Célèbre pour avoir déployé sa stratégie du «un pour un», le créateur des chaussures Toms, Blake Mycoskie, investit massivement dans l’entrepreneuriat social.

Rappelons qu’en août 2014, Blake Mycoskie vendait 50% de Toms à Bain Capital pour 200 millions$. À l’issue de cette transaction, il souhaite réinvestir une partie de cette somme dans une cause philanthropique. Cette idée s’inscrit dans la philosophie du « un pour un » développée dès ses débuts, dans le cadre de laquelle pour chaque paire de chaussures vendue, Toms en offre une à un enfant défavorisé.

Ainsi, il lance courant 2015 le Toms Social Entrepreneurship Fund dans lequel il injecte 100 millions$. Objectif: financer des compagnies aux modèles d’affaires innovants qui apportent un changement positif et durable. Pour Mycoskie, il est primordial qu’au sein de ces entreprises l’impact social et le rendement financier soient indissociables afin d’offrir des solutions à un problème social ou environnemental. « Je veux prouver que les entreprises peuvent faire le bien autour d’elles », expliquait récemment Blake Mycoskie à Fast Compagny.

Depuis son lancement, le fond a déjà investi dans 11 compagnies dont Thrive Market qui propose un service gratuit de livraison de produits alimentaires sans OGM ; The Kairos Society, qui a pour objectif de réunir les jeunes entrepreneurs qui résolvent des grands problèmes de société en collaboration avec des entreprises, des influenceurs et des investisseurs stratégiques ; ou encore Change.org, une plate-forme qui permet de lancer des pétitions partout à travers le monde.

Les activités de financement du Toms Social Entrepreneurship Fund ont franchit une nouvelle étape il y a quelques semaine avec notamment d’autres investissements liés directement au domaine de la protection de l’environnement.

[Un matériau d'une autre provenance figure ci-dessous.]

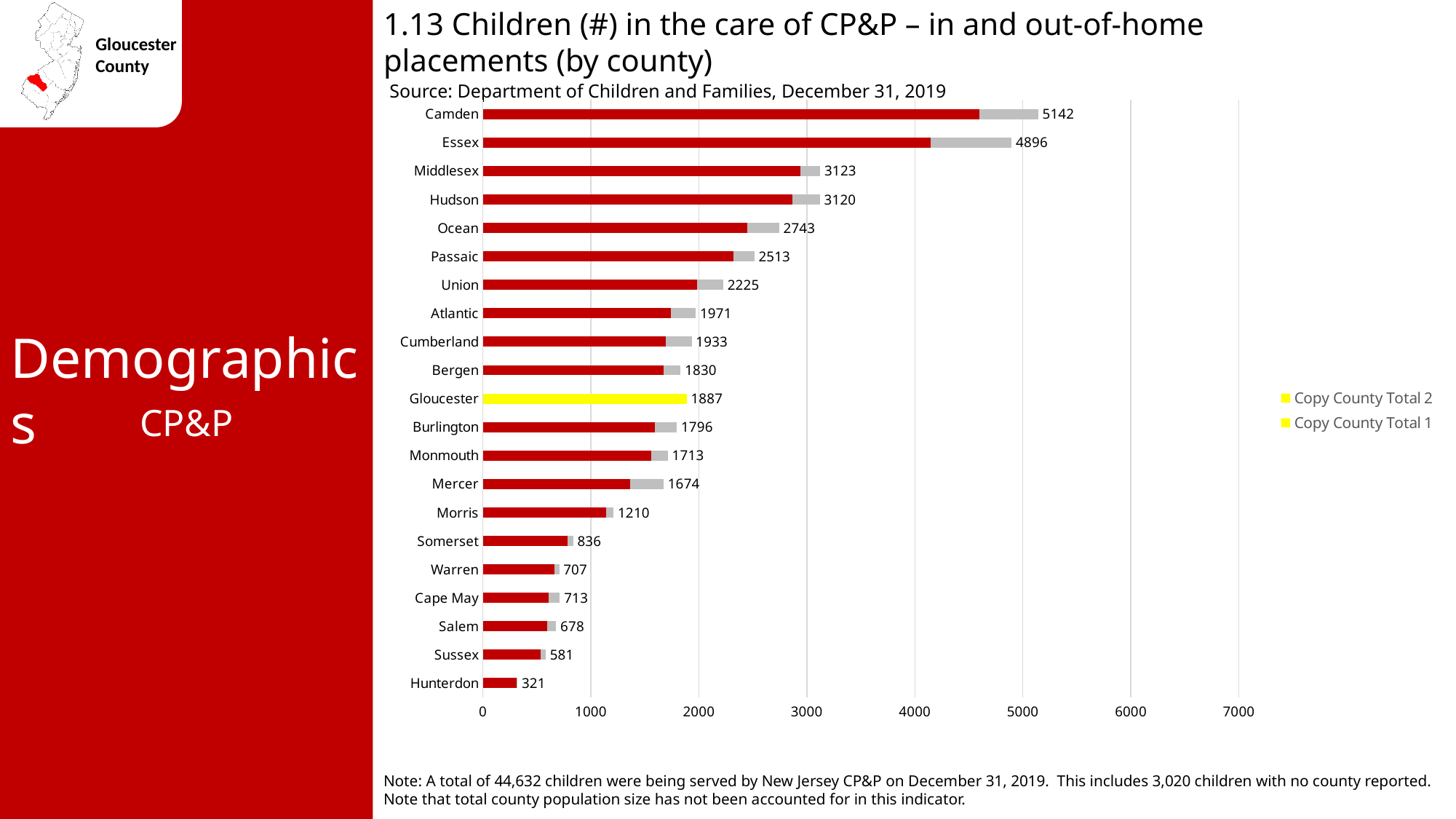
How many entries does the legend list? 2 What is the difference between the totals for Camden and Essex? 246 What kind of chart is shown on the slide? Bar chart Which county has the highest total number of children in the care of CP&P? Camden What is the total number of children in the care of CP&P for Gloucester? 1887 What is the total number of children in the care of CP&P for Hunterdon? 321 Which county's bar is highlighted in yellow? Gloucester Which county has the lowest total number of children in the care of CP&P? Hunterdon Is the total for Middlesex greater or less than 3000? greater How many counties are shown on the chart? 21 What is the total number of children in the care of CP&P for Camden? 5142 Which county has a larger total, Ocean or Passaic? Ocean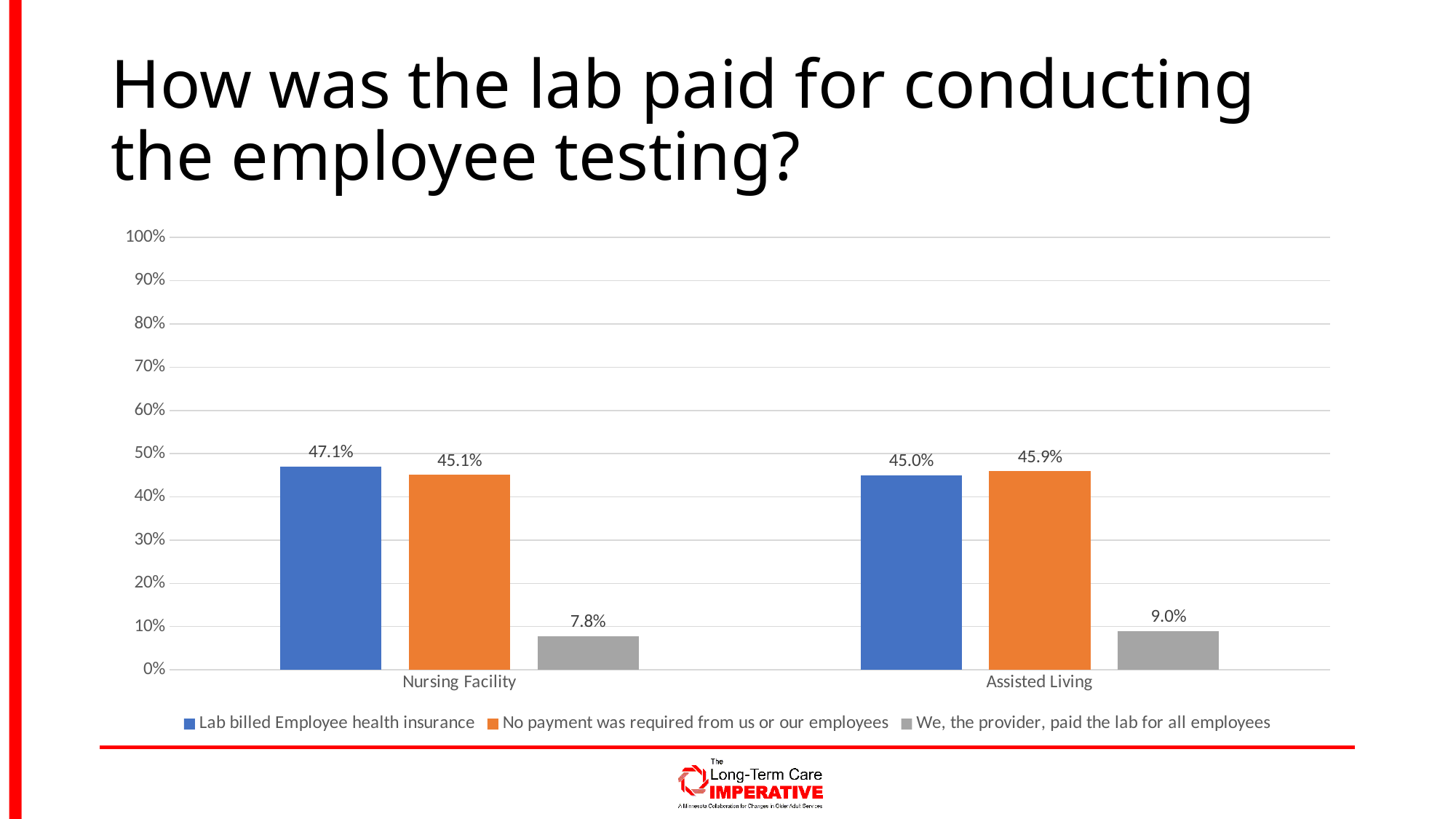
Which is larger for Nursing Facility: 'Lab billed Employee health insurance' or 'No payment was required from us or our employees'? Lab billed Employee health insurance What is the difference between the 'We, the provider, paid the lab for all employees' values for Assisted Living and Nursing Facility? 1.2 percentage points What is the value for 'No payment was required from us or our employees' for Nursing Facility? 45.1% Is the value for 'We, the provider, paid the lab for all employees' in the Nursing Facility group greater or less than 10%? less Which payment method has the highest value in the Assisted Living group? No payment was required from us or our employees What percentage of Nursing Facility respondents said the lab billed employee health insurance? 47.1% What is the difference between the 'Lab billed Employee health insurance' values for Nursing Facility and Assisted Living? 2.1 percentage points What is the value for 'We, the provider, paid the lab for all employees' in the Assisted Living group? 9.0% How many categories are shown on the x axis? 2 Which payment method has the lowest value in the Nursing Facility group? We, the provider, paid the lab for all employees What type of chart is shown on the slide? Bar chart How many series does the legend list? 3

Ainsi, en novembre, Mycoskie a investi dans Rubicon Global qui propose des services de recyclage et de gestion durable des déchets aux entreprises du monde entier. Le but est de mettre fin au gaspillage tout en donnant plus de pouvoirs aux acteurs locaux. L’utilisateur a par exemple l’occasion de programmer le passage d’un camion-poubelle lorsque son container à ordures est plein.

Le Toms Social Entrepreneurship Fund est constamment à la recherche de nouveaux projets sur lesquels miser si ces derniers répondent aux critères de sélections imposés par le fond. En effet, Blake Mycoskie croit fermement en l’avenir de l’entrepreneuriat social : « Je pense qu’il s’agit du futur du monde des affaires », dit-il.